Back on the phone Roy tells me, his assisant, Jim Scalfone, was away for the weekend and couldn’t be reach. Our flight was scheduled for early Monday morning and he was going to tell the suits that he was unable to contact anybody to cancel the shoot. Probably Reise replied “well beep the bastard before he gets on the plane and cancel the fucking shoot”. “VOA will not pay for this”. VOA of course had no part in the decision to cancel the shoot. This is the end of the day on a Friday and Roy explains his plan. He tells me he knows I can do the job and that it is one of his best ads for VW. He also explains how he will deal with the account idiots (his words) cancellation order.
#1 the studio was closed when I called Friday afternoon
#2 my assistant is away for the weekend and I can’t reach him
#3 the flight is early Monday morning. Roy “turn off your beeper and get on that plane and bring me back a winner.”

I did not turn off my beeper and it beeped all the way to the ramp leading to the plane. It took me about an hour to flag down a German diplomat on the main drag of Santago. We made a deal for the snow and desert shoot and the ad won the GOLD medal next year.
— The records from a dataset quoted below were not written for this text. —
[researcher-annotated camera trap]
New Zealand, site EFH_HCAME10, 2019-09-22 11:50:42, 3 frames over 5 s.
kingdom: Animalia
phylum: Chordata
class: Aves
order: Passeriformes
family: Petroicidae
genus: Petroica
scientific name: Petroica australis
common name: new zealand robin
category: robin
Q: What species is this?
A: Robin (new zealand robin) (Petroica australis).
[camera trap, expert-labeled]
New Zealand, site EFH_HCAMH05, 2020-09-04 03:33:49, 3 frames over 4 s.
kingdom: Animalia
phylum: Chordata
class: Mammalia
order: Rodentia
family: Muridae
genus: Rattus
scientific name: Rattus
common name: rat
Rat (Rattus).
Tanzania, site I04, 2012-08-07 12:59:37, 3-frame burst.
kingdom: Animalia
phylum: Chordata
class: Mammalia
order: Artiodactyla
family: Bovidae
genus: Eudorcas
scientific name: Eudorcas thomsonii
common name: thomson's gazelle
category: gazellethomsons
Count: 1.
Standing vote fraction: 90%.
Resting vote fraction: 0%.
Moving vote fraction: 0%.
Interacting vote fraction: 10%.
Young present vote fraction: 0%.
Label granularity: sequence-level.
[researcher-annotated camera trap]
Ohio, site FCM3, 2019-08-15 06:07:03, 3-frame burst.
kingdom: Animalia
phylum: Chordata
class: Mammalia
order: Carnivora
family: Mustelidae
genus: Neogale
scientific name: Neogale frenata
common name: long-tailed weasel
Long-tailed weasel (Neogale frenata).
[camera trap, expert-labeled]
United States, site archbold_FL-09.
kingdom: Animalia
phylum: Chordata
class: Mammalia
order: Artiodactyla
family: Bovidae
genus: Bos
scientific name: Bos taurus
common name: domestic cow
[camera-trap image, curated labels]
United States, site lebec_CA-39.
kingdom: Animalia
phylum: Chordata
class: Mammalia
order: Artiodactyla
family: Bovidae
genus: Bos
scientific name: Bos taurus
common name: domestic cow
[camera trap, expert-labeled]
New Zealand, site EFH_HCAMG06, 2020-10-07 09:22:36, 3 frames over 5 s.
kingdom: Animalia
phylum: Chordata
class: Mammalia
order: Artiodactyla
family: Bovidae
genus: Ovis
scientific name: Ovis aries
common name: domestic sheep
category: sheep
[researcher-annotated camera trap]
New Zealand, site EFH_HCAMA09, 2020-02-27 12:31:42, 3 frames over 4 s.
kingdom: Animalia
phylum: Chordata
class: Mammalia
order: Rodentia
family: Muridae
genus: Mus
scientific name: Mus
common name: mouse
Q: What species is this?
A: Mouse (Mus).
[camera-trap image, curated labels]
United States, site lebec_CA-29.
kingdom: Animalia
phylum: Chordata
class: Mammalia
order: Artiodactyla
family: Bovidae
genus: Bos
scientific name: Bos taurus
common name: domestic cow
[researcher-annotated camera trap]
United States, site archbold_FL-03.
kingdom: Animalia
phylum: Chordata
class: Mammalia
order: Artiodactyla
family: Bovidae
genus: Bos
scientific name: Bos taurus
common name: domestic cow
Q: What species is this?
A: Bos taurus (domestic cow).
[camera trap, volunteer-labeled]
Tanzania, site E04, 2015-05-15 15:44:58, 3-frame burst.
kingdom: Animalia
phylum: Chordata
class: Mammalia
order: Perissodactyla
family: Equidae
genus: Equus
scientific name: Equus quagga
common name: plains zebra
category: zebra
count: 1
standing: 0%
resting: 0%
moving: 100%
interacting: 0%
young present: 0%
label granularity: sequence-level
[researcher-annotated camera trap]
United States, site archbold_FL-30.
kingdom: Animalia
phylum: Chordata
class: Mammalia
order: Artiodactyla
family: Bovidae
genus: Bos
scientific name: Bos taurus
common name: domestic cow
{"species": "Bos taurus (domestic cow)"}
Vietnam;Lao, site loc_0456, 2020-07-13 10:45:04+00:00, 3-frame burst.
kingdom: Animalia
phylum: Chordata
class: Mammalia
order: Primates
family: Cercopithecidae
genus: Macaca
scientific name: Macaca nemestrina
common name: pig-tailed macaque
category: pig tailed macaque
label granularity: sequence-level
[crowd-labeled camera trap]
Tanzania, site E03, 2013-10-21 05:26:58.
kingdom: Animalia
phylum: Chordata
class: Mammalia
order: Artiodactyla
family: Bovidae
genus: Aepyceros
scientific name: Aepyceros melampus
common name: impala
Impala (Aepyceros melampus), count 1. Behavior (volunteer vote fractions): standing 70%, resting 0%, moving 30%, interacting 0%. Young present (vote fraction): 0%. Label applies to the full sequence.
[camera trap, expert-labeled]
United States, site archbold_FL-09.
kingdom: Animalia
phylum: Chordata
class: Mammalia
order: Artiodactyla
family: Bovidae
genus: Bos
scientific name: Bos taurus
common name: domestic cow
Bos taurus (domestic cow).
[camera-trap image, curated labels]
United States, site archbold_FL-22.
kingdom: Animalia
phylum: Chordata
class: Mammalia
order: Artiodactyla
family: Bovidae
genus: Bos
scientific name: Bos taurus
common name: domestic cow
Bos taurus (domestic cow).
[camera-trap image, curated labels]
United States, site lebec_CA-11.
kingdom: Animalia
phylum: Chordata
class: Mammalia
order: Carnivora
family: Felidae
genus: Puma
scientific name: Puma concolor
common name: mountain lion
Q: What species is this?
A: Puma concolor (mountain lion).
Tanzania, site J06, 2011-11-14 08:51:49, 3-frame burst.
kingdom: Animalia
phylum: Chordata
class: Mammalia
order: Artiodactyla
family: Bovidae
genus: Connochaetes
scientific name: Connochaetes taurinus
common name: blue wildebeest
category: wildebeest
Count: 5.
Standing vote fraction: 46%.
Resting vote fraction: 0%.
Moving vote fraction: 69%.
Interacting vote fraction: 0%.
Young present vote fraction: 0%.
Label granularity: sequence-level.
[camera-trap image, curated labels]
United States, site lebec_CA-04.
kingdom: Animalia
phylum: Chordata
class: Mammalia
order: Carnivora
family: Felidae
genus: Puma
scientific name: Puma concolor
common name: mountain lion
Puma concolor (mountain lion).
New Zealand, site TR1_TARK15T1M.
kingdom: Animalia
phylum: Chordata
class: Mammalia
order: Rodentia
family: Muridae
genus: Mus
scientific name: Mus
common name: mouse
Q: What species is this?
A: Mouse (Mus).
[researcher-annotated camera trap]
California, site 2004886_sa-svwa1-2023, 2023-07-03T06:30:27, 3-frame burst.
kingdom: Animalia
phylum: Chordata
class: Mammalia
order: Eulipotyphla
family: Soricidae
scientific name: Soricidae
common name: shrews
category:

I can’t resist one more dig at the account people at DDB. Shortly after the trip the account people went around the agency and tried to black ball me at the agency.

Many years latter, Helmet put it very well on the steps leading away from the Porsche Design Center in Weisach, Germany. We were there shooting Porsche ads and had just finished a meeting about the shoot. Helmut had wanted Willie, the account guy, to make arrangements to shoot at Nurburging. Willie informed Helmut it was a no go and Helmut turned to Willie, one step higher and 24″ taller than him and said “you guys don’t do your fucking job”
Thank you DDB creatives for making my career as a commercial photographer a joy to remember.